Empfangen wurde die Schlossertochter von der Wutwelle Falfara. In der zeremoniellen Tracht der Umberliten, körperbetonte Ganzkörpernetzstrümpfe in Blau, gepaart mit einem wallenden, Türkisen Mantel, dessen Saum und Kragen weißes Fell (vielleicht eines Polarbären?) ausstaffiert war, empfing die Frau mittleren Alters, die ihr welliges, lockiges Haar grün gefärbt hatte, die Gläubigen, die Bittenden und Suchenden. Ihre blauen Augen ergötzten sich offenkundig an der Ehrfurcht der Menschen, die zu ihrer Göttin pilgerten, um Beistand erflehten oder zumindest ihren Zorn abwenden wollten. Ja, Falfara war in ihrem Element. Bleich wie eine Wasserleiche sprach sie für die Lebendopfer am meisten Segnung zu. Eine echte Skeletthand baumelte wie ein Talisman von ihrem Halse. Der verzweifelte Griff eines Seefahrers vor dem Ertrinken. Unerhört.
Josephines Fragen fanden hier gewisse Bestätigung.
Jemand in Valgard hat den Zorn der Furienkönigin erregt, Kind! Wir hören ihr Zischen und Schäumen mit jeder aufpeitschenden Welle. Umberlee verärgern bedeutet, die See gegen sich zu wissen. Unsere Schwestern im Hauptsitz von Umberlees Gunst verkünden ihren Zorn und wir lauschen ihr. Wehe denen, die Umberlee und ihre Erwählten erzürnen, denn der See mag niemand trotzen!
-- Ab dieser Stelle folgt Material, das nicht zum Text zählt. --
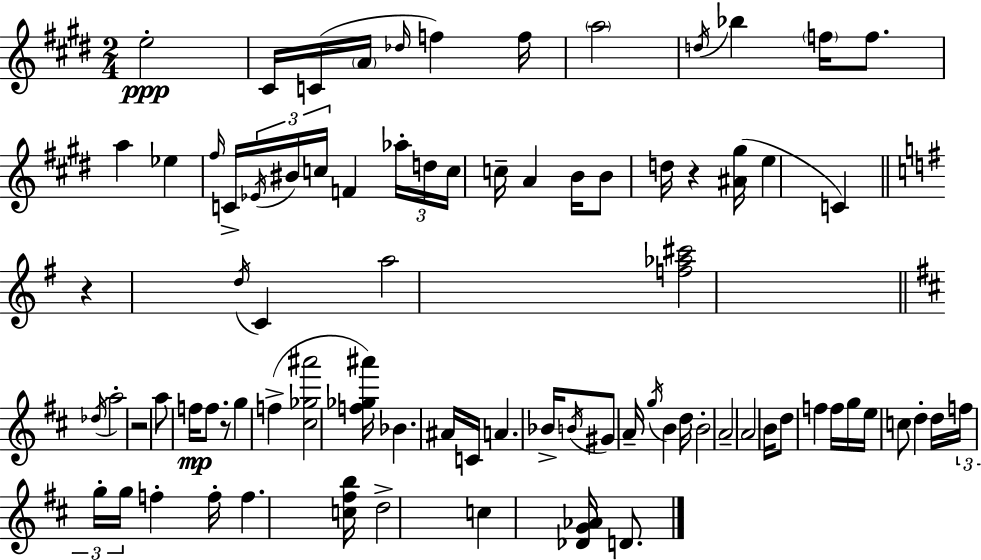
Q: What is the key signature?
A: E major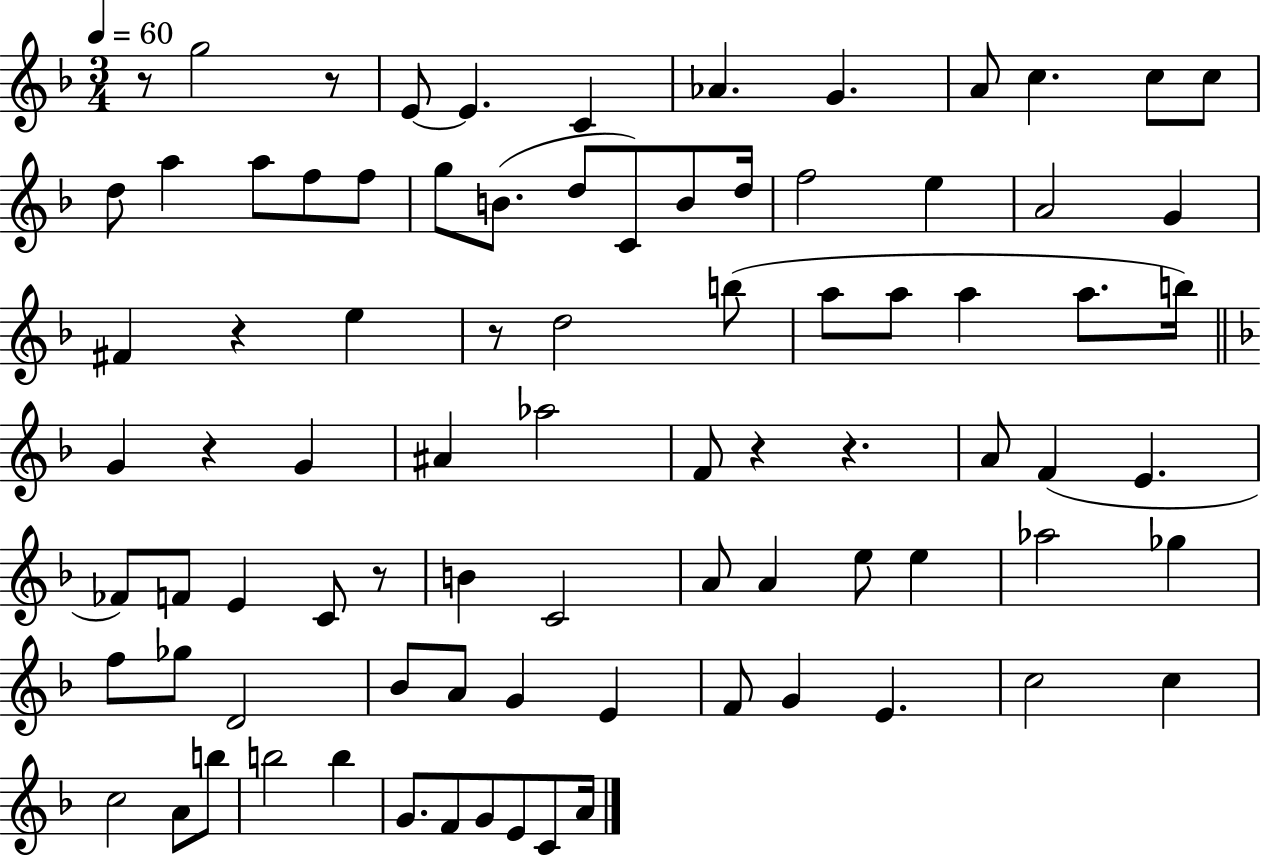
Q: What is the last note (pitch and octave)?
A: A4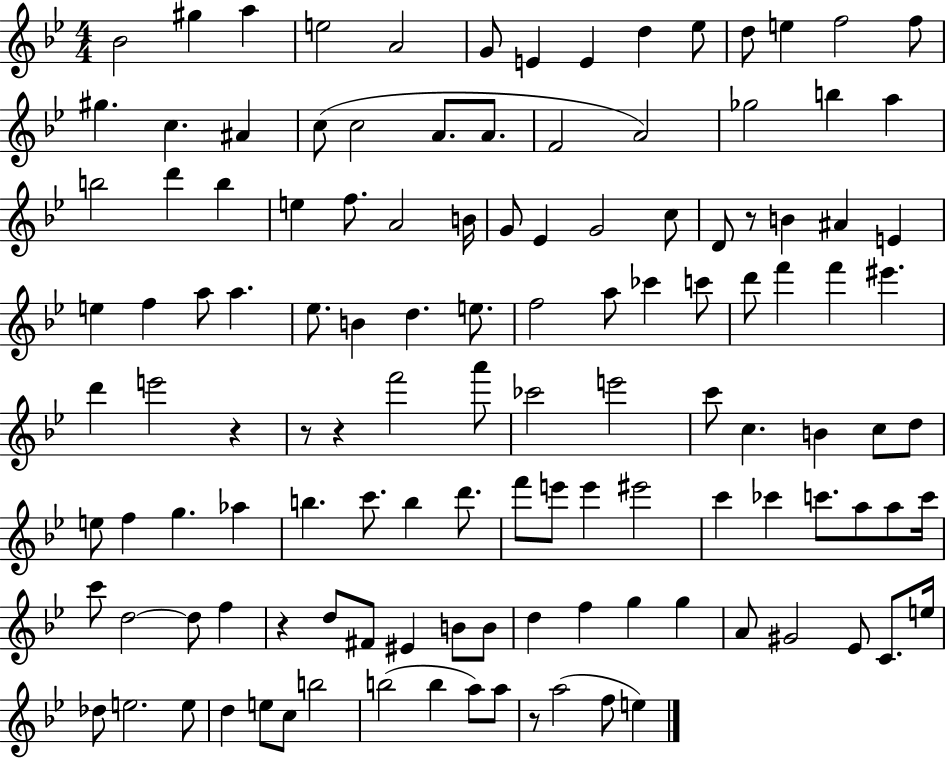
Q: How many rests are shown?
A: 6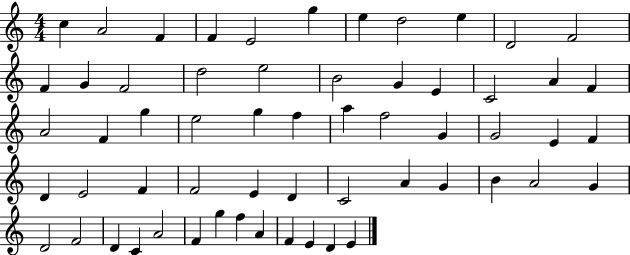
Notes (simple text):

Fleht und zollt Umberlee den ihr gebührenden Respekt, sonst wird Valgard weggeschwemmt wie die Auen von ihrem Zorn zerrissen wurden!
Trotz des predigthaften Tonfalls und der gebietenden Gottesfurcht war der Eindruck, dass es die Priesterin ehrlich meinte. Oder sie zumindest selbst von dieser Version überzeugt war.

An den eindeutig eingenähten Haaren auf dem Schopf, wurde herumgezogen, die teilweise in Büscheln dabei auch herabfielen.
Haben Familie! Räuber! Diebin! Nicht weniger als … 250! Schon Diebstahl, ja, ja! Kein besseres Buch zu finden.
In einer bemüht selbstsicheren Haltung, wo die Brust rausgestreckt wurde und ein ungesund anmutendes Hohlkreuz sich abzeichnete, baute sich das zusammengenähte Frankensteinchen auf.